Sir Peter Maudslay Hordern, DL, PC (born 18 April 1929) is a British Conservative Party politician.

Early life
Hordern was born on 18 April 1929 and was the son of Captain Charles Hubert Hordern MBE and grandson of Rt. Rev. Hugh Maudslay Hordern (Bishop of Lewes). He was educated at Geelong Grammar School, Australia and Christ Church, Oxford. He served with the 60th Rifles from 1947 to 1949, joining the regiment of his father and great-uncle, Brig. General Gwyn Venables Hordern CB, CMG, JP. He then became a Member of the Stock Exchange.

Political career
Hordern served as Member of Parliament for Horsham from 1964 to 1974, for Horsham and Crawley from 1974 to 1983 and for Horsham once again from 1983 to 1997. He was appointed to the Privy Council of the United Kingdom in 1993. He was appointed a Deputy Lieutenant for West Sussex. He was a member of the Public Accounts Committee from 1970 to 1987, Chairman of the Finance Committee from 1970 to 1972 and Chairman of the Public Accounts Commission from 1988 to 1997. He was appointed to the Executive of the 1922 Committee in 1967, later becoming Secretary of the 1922 Committee and Chairman of the Conservative backbench Committee on Europe.
☆ ☆ ☆
WRITTEN REQUEST A – Reproduce, without alteration, the part of the biography of Peter Hordern that opens with the words containing "Political career" and closes with "Committee on Europe.".
WRITTEN REQUEST B – Gather every line of the records that contains the string "distance".

A block of data –
☆ ☆ ☆
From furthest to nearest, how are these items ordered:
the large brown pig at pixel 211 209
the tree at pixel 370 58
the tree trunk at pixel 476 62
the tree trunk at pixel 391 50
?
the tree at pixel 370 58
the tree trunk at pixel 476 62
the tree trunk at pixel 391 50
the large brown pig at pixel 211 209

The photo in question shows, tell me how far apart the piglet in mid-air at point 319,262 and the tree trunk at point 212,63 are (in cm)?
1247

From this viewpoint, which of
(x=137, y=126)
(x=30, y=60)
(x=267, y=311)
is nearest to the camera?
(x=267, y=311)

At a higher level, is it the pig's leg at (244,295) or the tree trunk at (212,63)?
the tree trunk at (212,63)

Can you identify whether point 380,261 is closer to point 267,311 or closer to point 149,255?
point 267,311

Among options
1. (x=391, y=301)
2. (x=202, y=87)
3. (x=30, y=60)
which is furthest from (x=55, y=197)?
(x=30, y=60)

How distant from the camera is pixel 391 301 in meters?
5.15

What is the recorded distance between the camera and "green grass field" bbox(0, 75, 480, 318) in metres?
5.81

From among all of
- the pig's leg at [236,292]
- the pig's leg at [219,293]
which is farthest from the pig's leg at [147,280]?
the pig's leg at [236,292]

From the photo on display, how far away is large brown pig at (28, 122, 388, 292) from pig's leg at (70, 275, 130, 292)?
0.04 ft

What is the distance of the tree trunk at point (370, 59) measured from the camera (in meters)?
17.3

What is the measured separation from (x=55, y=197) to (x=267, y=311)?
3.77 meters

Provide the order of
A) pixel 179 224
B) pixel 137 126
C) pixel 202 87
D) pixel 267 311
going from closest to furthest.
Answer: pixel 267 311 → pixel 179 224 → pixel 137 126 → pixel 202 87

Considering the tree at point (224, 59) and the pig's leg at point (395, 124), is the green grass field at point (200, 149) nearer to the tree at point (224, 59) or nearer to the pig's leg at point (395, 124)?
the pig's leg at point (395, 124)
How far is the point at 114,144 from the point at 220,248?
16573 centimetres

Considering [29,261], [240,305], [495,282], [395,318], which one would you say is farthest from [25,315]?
☆ ☆ ☆
EXERCISE SOLUTION A –
Political career
Hordern served as Member of Parliament for Horsham from 1964 to 1974, for Horsham and Crawley from 1974 to 1983 and for Horsham once again from 1983 to 1997. He was appointed to the Privy Council of the United Kingdom in 1993. He was appointed a Deputy Lieutenant for West Sussex. He was a member of the Public Accounts Committee from 1970 to 1987, Chairman of the Finance Committee from 1970 to 1972 and Chairman of the Public Accounts Commission from 1988 to 1997. He was appointed to the Executive of the 1922 Committee in 1967, later becoming Secretary of the 1922 Committee and Chairman of the Conservative backbench Committee on Europe.

EXERCISE SOLUTION B –
What is the recorded distance between the camera and "green grass field" bbox(0, 75, 480, 318) in metres?
What is the distance of the tree trunk at point (370, 59) measured from the camera (in meters)?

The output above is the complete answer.